Karma may be the only revenge against the hacking group that victimized 110 nursing homes across the country with a ransomware attack. Virtual Care Provider Inc., (VCPI) announced they were hacked with Ryuk ransomware that encrypted all nursing home data files, including the health records of every resident in the affected facilities. The Wisconsin based company is responsible for all data management for the 110 nursing homes, including medical records, email, internet, phones, billing, payroll, and more. The attackers demand $14 million in Bitcoin to restore the encrypted files.
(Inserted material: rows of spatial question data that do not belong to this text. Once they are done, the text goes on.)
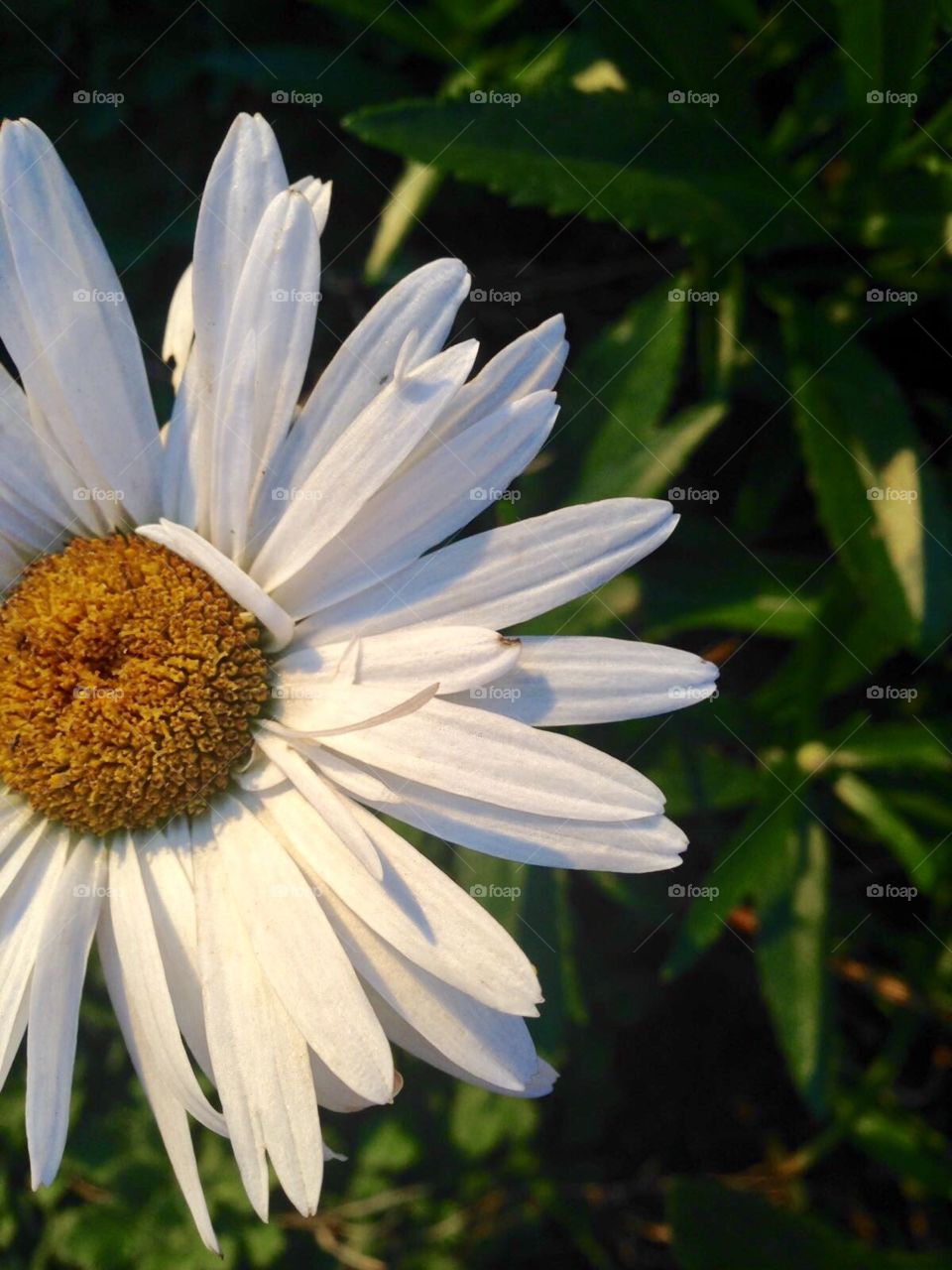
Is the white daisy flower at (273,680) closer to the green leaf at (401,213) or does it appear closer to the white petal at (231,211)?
the white petal at (231,211)

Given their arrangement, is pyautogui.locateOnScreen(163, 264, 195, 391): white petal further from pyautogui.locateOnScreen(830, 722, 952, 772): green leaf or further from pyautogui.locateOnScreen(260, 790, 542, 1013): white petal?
pyautogui.locateOnScreen(830, 722, 952, 772): green leaf

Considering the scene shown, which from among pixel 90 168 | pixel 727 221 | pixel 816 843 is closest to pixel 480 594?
pixel 727 221

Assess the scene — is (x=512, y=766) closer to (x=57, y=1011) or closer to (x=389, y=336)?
(x=389, y=336)

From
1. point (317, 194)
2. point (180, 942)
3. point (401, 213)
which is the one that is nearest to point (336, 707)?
point (180, 942)

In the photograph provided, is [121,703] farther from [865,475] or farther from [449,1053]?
[865,475]

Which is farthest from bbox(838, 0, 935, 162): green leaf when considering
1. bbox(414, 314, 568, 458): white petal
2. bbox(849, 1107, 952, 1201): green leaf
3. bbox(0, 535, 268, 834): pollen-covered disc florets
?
bbox(849, 1107, 952, 1201): green leaf

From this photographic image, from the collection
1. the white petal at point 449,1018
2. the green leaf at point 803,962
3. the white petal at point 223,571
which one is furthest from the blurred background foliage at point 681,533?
the white petal at point 223,571
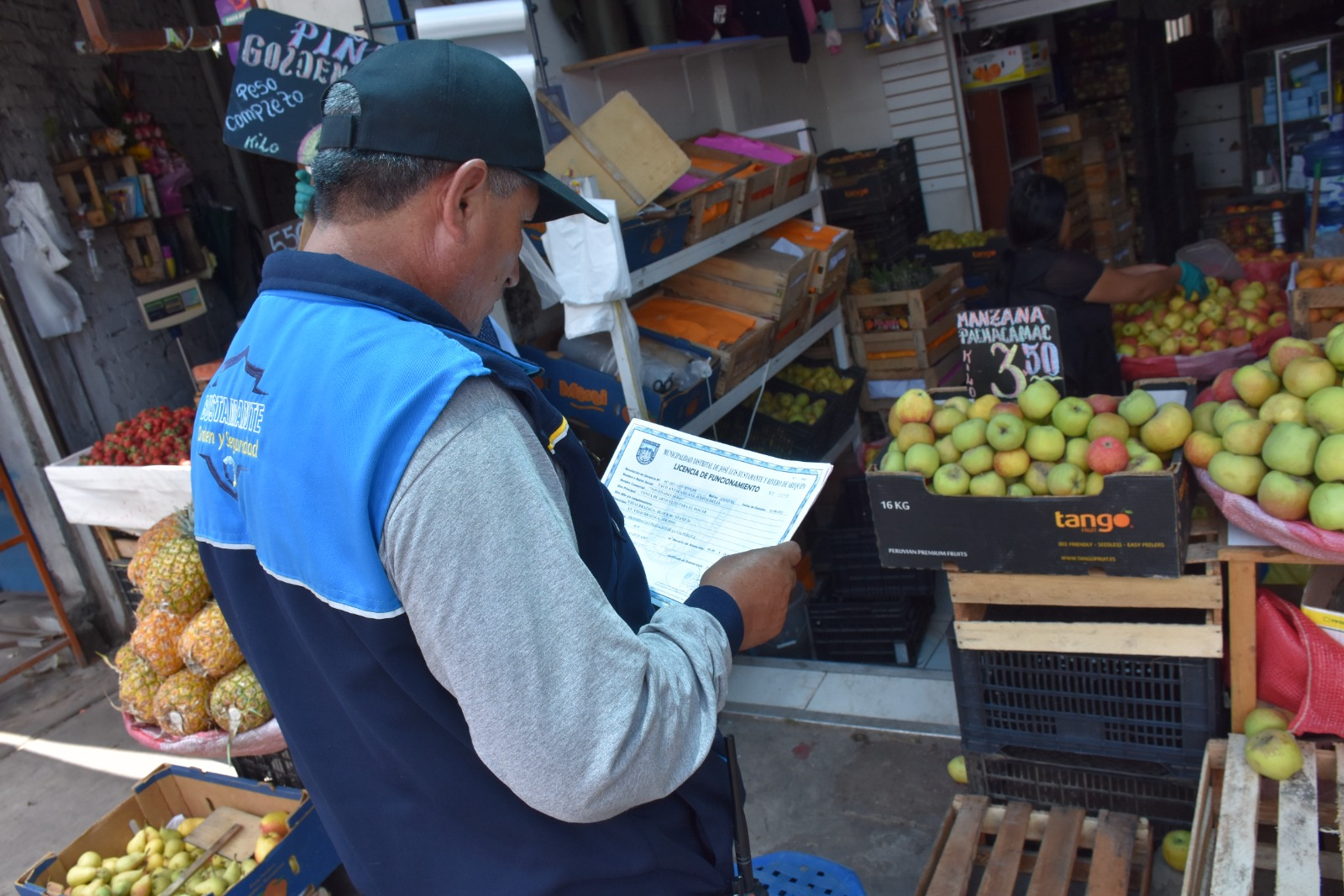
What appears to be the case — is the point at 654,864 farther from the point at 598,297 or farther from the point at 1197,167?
the point at 1197,167

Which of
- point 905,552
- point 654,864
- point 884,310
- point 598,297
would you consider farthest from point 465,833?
point 884,310

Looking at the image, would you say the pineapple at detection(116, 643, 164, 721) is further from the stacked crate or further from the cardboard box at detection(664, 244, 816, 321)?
the stacked crate

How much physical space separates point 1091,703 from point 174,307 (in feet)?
19.4

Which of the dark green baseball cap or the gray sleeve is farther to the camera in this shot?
the dark green baseball cap

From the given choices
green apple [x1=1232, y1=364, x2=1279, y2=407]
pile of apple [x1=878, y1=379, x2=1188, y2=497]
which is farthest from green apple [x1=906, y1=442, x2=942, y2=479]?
green apple [x1=1232, y1=364, x2=1279, y2=407]

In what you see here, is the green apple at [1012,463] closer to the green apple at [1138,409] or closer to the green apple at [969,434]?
the green apple at [969,434]

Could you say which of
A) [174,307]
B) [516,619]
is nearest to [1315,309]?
[516,619]

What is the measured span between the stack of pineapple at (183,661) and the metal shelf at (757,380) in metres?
1.84

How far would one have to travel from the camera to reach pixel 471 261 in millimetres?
1236

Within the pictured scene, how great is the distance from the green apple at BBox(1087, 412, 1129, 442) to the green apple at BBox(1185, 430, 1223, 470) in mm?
158

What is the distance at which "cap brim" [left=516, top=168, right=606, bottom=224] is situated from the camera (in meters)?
1.28

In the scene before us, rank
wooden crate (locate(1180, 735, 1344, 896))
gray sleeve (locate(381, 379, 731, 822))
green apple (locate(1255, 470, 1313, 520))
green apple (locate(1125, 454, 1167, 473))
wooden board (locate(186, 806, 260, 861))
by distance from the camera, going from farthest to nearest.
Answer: wooden board (locate(186, 806, 260, 861))
green apple (locate(1125, 454, 1167, 473))
green apple (locate(1255, 470, 1313, 520))
wooden crate (locate(1180, 735, 1344, 896))
gray sleeve (locate(381, 379, 731, 822))

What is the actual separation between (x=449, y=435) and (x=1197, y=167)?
12077 mm

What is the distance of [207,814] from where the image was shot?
3580 millimetres
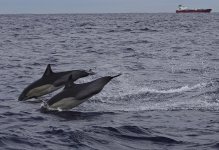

VCPI confirms the entirety of its data is encrypted by the attack, estimating 80,000 computers and servers used to run facilities in 45 states remained frozen until the ransom was paid.
While the investigation into the Ryuk attack is ongoing, security experts found the initial hack may go back to September of 2018. Ryuk typically gets access to computers with an email phishing campaign using Trickbot malware. Once Trickbot is installed, Ryuk goes to work. Before they strike the target, the hackers calculate how much ransom the victims can afford to fork over to get their encrypted data back. However, in the case of VCPI, the calculations were terribly inaccurate and overrated. The company says they are unable to pay the $14 million Bitcoin ransom to restore the heisted data. Ransomware victims struggle with the decision to pay a ransom or not, with the FBI claiming that paying a ransom demand only encourages more attacks. Plus, there’s no guarantee that unscrupulous attackers will ultimately hand over the key that’s necessary to decrypt the ransomed data.
According to the FBI, ransomware attacks using Ryuk are becoming more prolific. They estimate more than 100 U.S. and international businesses were targeted by the malware since August 2018. The simple strategy behind ransomware is: The more critical the data, the more likely the ransom demand will be paid–and quickly. Bad actors prey on healthcare organizations because lives literally depend on access to vital data. That's why it's so important to keep accurate and functioning backups of all such vitals.
VCPI says since all medical records are now held hostage, residents are even having trouble getting their medications filled. Should residences close in a situation such as this, it’s unknown what will happen to the residents who have nowhere else to go. Since cybercriminals are difficult to identify and rarely undergo prosecution, karma may end up being the only justice they face.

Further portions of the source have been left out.